Some of Confluence's macros, such as {rss} and {jiraissues} need to make web requests to remote servers in order to retrieve data. If Confluence is deployed within a data-centre or DMZ, it may not be able to access the Internet directly to make these requests. If you find that the {rss} macro does not work, ask your network administrator if Confluence needs to access the Internet through a web proxy.

Confluence でのアウトバウンド HTTP プロキシの設定

Proxy support is configured by passing certain system properties to the Java Virtual Machine on startup. These properties follow the conventions defined by Sun:

  • http.proxyHost
  • http.proxyPort (default: 80)
  • http.nonProxyHosts (default: <none>)

At a minimum, you need to define http.proxyHost to configure an HTTP proxy. System property configuration is described on the Configuring System Properties page.

Properties http.proxyHost and http.proxyPort indicate the proxy server and port that the http protocol handler will use. 

-Dhttp.proxyHost=proxy.example.org -Dhttp.proxyPort=8080

Property http.nonProxyHosts indicates the hosts which should be connected to directly and not through the proxy server. The value can be a list of hosts, each separated by a |, and in addition a wildcard character (*) can be used for matching. For example:

-Dhttp.nonProxyHosts=*.foo.com|localhost

Note: You may need to escape the pipe character (|) in some command-line environments.

If the http.nonProxyHosts property is not configured, all web requests will be sent to the proxy.

HTTPプロキシ認証の設定

プロキシ認証についても、アプリケーション サーバーの設定ファイルで、Java にシステム プロパティを加えることによって設定できます。
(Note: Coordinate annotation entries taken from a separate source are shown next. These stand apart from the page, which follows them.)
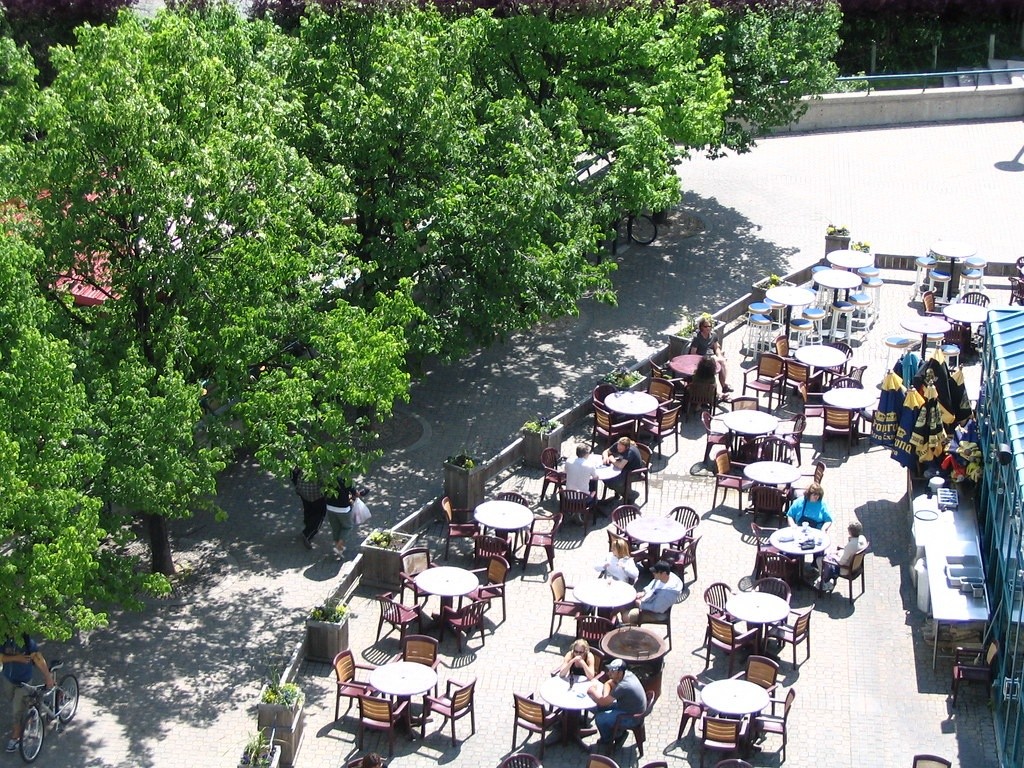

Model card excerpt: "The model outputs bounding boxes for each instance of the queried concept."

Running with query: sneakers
[6,737,21,753]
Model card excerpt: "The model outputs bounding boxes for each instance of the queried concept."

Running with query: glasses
[573,650,586,654]
[703,326,711,328]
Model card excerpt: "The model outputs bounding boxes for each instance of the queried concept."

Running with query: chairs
[332,244,1024,768]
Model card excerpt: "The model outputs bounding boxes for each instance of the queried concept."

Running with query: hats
[649,560,670,573]
[604,658,627,672]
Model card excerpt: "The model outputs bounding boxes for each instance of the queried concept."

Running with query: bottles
[570,671,574,688]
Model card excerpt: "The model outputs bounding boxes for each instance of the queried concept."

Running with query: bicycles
[19,660,79,763]
[601,187,658,245]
具体的には、次の 2 つのプロパティです。

  • http.proxyUser – username
  • http.proxyPassword – secret

Authentication has a few more options in Confluence 2.10 and later, as documented below.

HTTP proxy (Microsoft ISA) NTLM authentication (2.10 and later)

Confluence 2.10 and later supports NTLM authentication for outbound HTTP proxies when Confluence is running on a Windows server.

To clarify, this means the {rss} and {jiraissues} macro will be able to contact external websites if requests have to go through a proxy that requires Windows authentication. This support is not related to logging in Confluence users automatically with NTLM, for which there is a user-contributed authenticator available.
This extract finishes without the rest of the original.